Install cuVS Bench

Use these instructions when you want to run cuVS Bench with pre-built packages or containers. Conda is usually the simplest option for local Python workflows, while Docker is useful when you want a reproducible container image with the benchmark environment already included.

There are two main ways pre-compiled benchmarks are distributed:

Conda: best when you want a Python package without containers. Pip wheels are planned for users who cannot use conda.
Docker: best when you want a containerized workflow. It needs Docker and, for GPU runs, NVIDIA Docker.

Conda

$ conda create --name cuvs_benchmarks
$ conda activate cuvs_benchmarks
$ 
$ # to install GPU package:
$ conda install -c rapidsai -c conda-forge cuvs-bench=<rapids_version> 'cuda-version=13.2.*'
$ 
$ # to install CPU package for usage in CPU-only systems:
$ conda install -c rapidsai -c conda-forge  cuvs-bench-cpu

Use rapidsai-nightly instead of rapidsai for nightly benchmarks. The CPU package currently supports HNSW benchmarks.

Docker

Images are available for GPU and CPU-only systems:

cuvs-bench: includes GPU and CPU benchmarks, supports all algorithms, downloads million-scale datasets as needed, and requires the NVIDIA Container Toolkit for GPU algorithms.
cuvs-bench-cpu: includes only CPU benchmarks and is the smallest image for systems without GPUs.
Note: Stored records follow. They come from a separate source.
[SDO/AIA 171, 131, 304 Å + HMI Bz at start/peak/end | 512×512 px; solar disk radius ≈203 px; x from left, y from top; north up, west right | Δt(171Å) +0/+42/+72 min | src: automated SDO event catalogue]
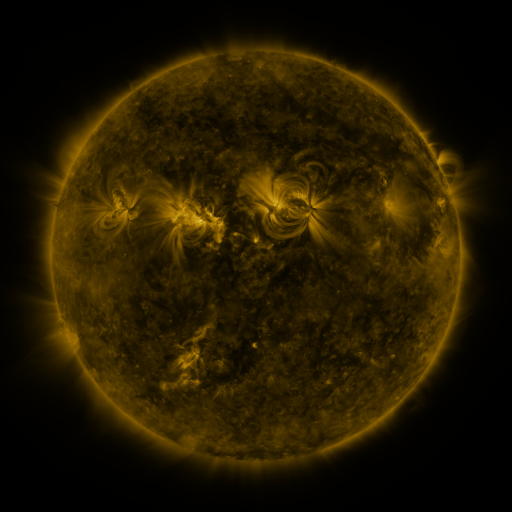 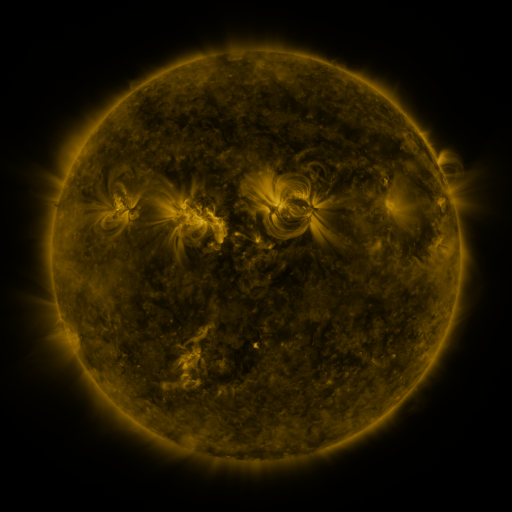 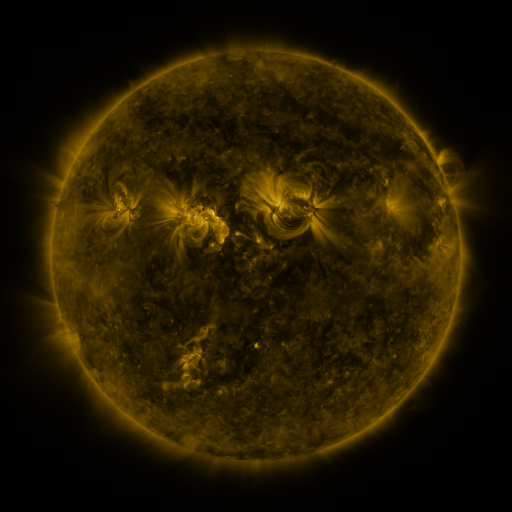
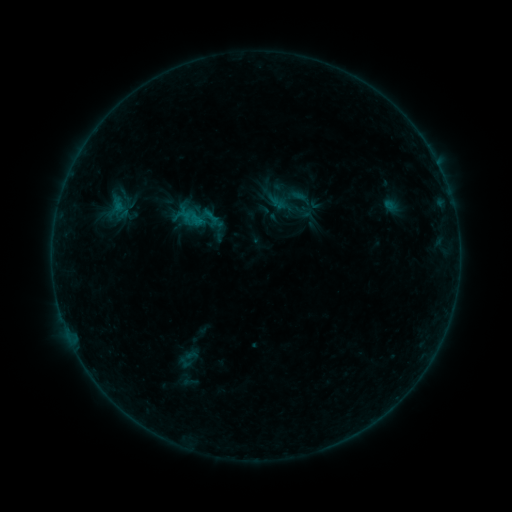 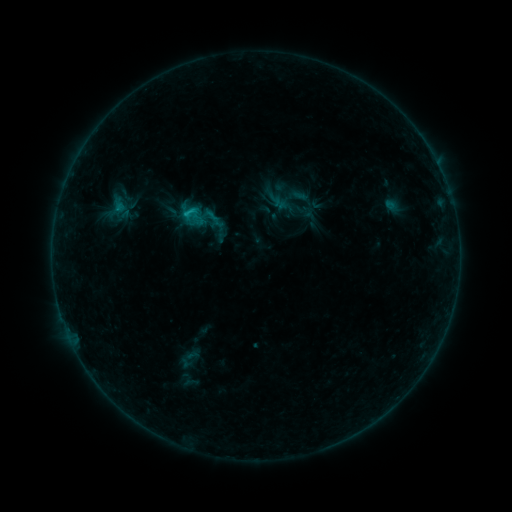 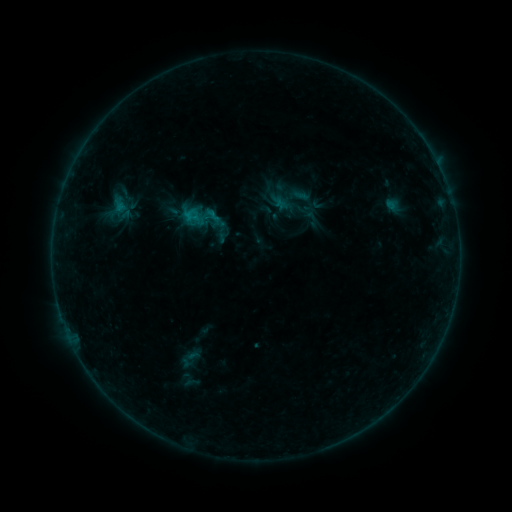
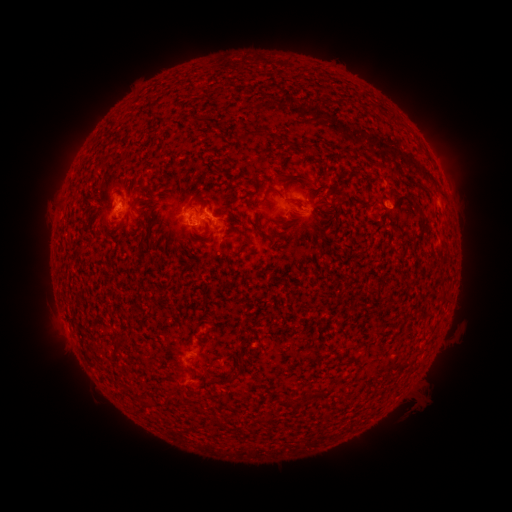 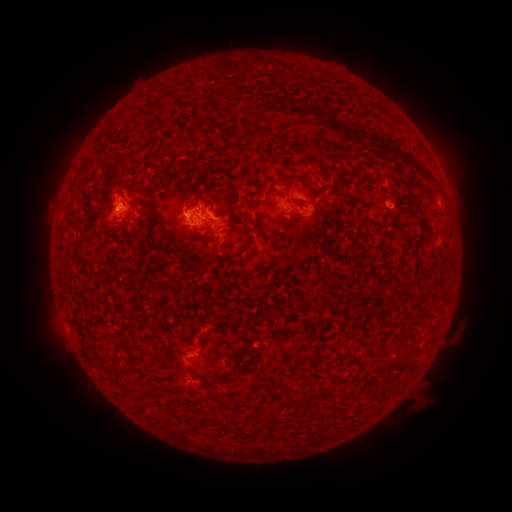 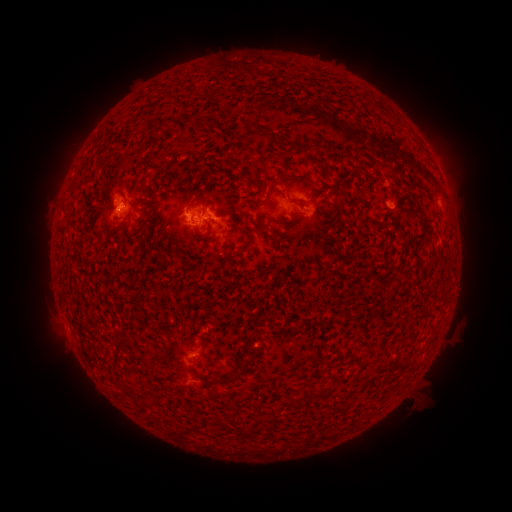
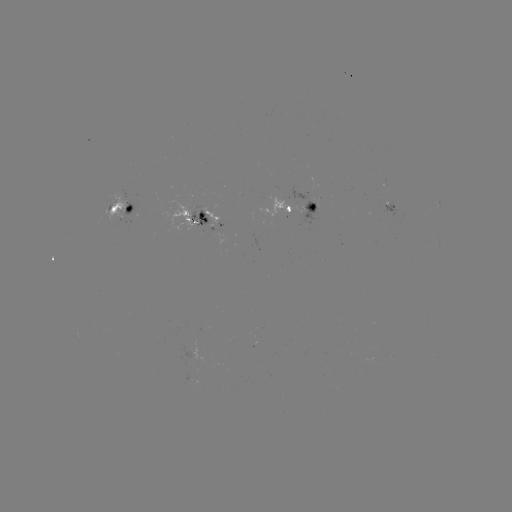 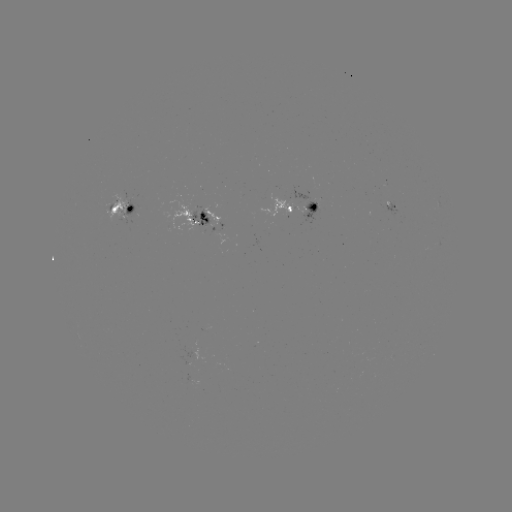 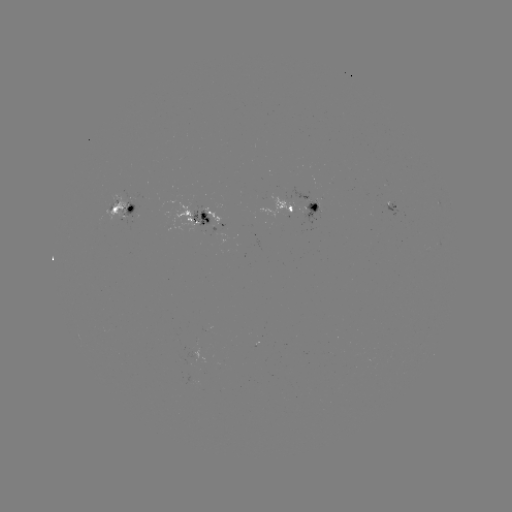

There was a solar flare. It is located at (189, 214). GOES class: B8.7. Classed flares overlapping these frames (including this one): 1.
Nightly images are located on Docker Hub.

The following command pulls the nightly container for Python version 3.13, CUDA version 12.9, and NVIDIA cuVS version 26.06:

$ docker pull rapidsai/cuvs-bench:26.06a-cuda12-py3.13 # substitute cuvs-bench for the exact desired container.

CUDA and Python versions can be changed to supported values:

Supported CUDA versions: 12, 13
Supported Python versions: 3.11, 3.12, 3.13, and 3.14

Exact tags are listed on Docker Hub:

Note: GPU containers use the CUDA toolkit inside the container. The host only needs a compatible driver, so CUDA 12 containers can run on systems with CUDA 13.x-capable drivers. GPU access also requires the NVIDIA Docker runtime from the NVIDIA Container Toolkit.

Build from Source

Build cuVS Bench from source when you need local benchmark executables that match a development checkout, include custom algorithm targets, or use dependencies that are not available in the pre-built packages.

Dependencies

CUDA 12+ and a GPU with Volta architecture or later are required to run the benchmarks.

Please refer to the installation docs for the base requirements to build NVIDIA cuVS.

In addition to the base requirements for building NVIDIA cuVS, additional dependencies needed to build the ANN benchmarks include:

FAISS GPU >= 1.7.1
Google Logging (GLog)
H5Py
HNSWLib
nlohmann_json
GGNN

rapids-cmake is used to build the ANN benchmarks so the code for dependencies not already supplied in the CUDA toolkit will be downloaded and built automatically.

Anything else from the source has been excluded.